The sequence is long but far from extraneous. It's a fittingly joyful and inclusive ending to a film that celebrates the achievements not solely of the title character, but of a whole group of scrappy, livewire kids who defied assumptions about their potential.
Directed by Mira Nair (The Namesake, Monsoon Wedding), Queen of Katwe is based on Sports Illustrated writer Tim Crothers' biography of Phiona Mutesi, a teenage chess prodigy from Katwe, a depressed area of Kampala, Uganda. Today, Mutesi (Madina Nalwanga) is still barely out of her teens, yet her young life offers plenty of material for a stirring underdog story. Illiterate and working full time to help support her family, she discovered chess at age 9 through a government outreach program run by engineer and athlete Robert Katende (David Oyelowo). Mutesi quickly proved to have a knack for it — such a knack, indeed, that she would go on to win national championships and compete at the global Chess Olympiad.
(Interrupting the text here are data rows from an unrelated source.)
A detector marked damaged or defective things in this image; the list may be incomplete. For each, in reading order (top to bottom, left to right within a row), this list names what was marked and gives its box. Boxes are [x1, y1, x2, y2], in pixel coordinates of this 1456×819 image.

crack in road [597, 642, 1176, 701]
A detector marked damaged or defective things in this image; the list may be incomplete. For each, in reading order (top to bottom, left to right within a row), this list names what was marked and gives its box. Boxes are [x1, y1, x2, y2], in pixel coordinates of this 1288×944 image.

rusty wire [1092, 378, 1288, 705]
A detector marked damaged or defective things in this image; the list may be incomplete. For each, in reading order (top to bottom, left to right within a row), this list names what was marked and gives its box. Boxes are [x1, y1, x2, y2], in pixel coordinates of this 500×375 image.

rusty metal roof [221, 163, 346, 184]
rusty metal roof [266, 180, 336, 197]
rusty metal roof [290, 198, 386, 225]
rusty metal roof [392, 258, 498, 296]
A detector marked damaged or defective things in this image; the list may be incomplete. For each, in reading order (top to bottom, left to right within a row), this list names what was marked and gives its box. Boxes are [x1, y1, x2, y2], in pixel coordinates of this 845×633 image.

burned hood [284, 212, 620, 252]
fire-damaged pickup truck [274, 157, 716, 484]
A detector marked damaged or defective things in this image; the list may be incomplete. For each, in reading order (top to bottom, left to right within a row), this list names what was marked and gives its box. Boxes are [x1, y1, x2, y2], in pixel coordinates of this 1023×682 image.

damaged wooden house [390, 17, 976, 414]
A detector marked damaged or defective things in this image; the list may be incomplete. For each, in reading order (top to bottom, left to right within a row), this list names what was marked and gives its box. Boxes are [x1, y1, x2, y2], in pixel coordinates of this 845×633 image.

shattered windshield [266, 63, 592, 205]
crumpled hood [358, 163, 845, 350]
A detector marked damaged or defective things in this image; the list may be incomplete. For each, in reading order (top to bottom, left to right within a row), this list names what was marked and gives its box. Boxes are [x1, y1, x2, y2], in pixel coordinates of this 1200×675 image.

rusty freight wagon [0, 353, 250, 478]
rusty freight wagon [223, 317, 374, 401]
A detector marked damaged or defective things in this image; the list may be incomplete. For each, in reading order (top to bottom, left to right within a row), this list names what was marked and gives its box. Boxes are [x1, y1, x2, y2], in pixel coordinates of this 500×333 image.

The film gives equal time to the points of view of Mutesi, Katende and Mutesi's proud and put-upon widowed mother (Lupita Nyong'o), who bristles at suggestions that she find a "sugar daddy" to help with the family finances. She's the kind of fiercely ethical, salt-of-the-earth mama bear who shows up in a lot of sports dramas — first opposing her daughter's new pursuit, then enthusiastically supporting it. But Nyong'o gives her a moody toughness that clearly stems from long, hard experience.
The story hits plenty of familiar beats, yet its setting and the actors' conviction combine to give it a feel-good freshness. Nair doesn't prettify or put a soft-focus glow over life in the slums, nor does she demonize or deify their inhabitants. Phiona is plucky, all right, but she also has bouts of despair and insecurity, just like any teenager. While she obviously loves the game of chess, the film doesn't hide that monetizing her wins is a priority for her family of five. "If only we could eat all these praises," her mom says grimly, toting another enormous trophy into their one-room abode.
Oyelowo anchors the film, taking a coach-and-mentor role that could have been insufferably virtuous and infusing it with physical dynamism. The scene where he uses an inspirational parable to calm his students before a championship is especially winning — not least because the kids are believable kids with believable fears, not cutesy moppets.
The pacing of Queen of Katwe lags in places, and Nair doesn't always succeed in generating suspense from the sight of two people moving pieces on a board. (Granted, that's a tall order.) But the film draws immense energy from its young cast. The extended credit sequence pays tribute to their spirit, and to that of the real young players who inspired them.
Queen of Katwe is unlikely to end the long tradition of sports flicks in which white first-worlders play the fearless-mentor-to-the-underprivileged role that Oyelowo takes on here. But it does show how much more powerful such a drama is when the coach character has a direct stake in the future of his charges, because they represent the future of his homeland. In chess, a long-lived pawn might just become a queen — and that's a message that crosses all boundaries.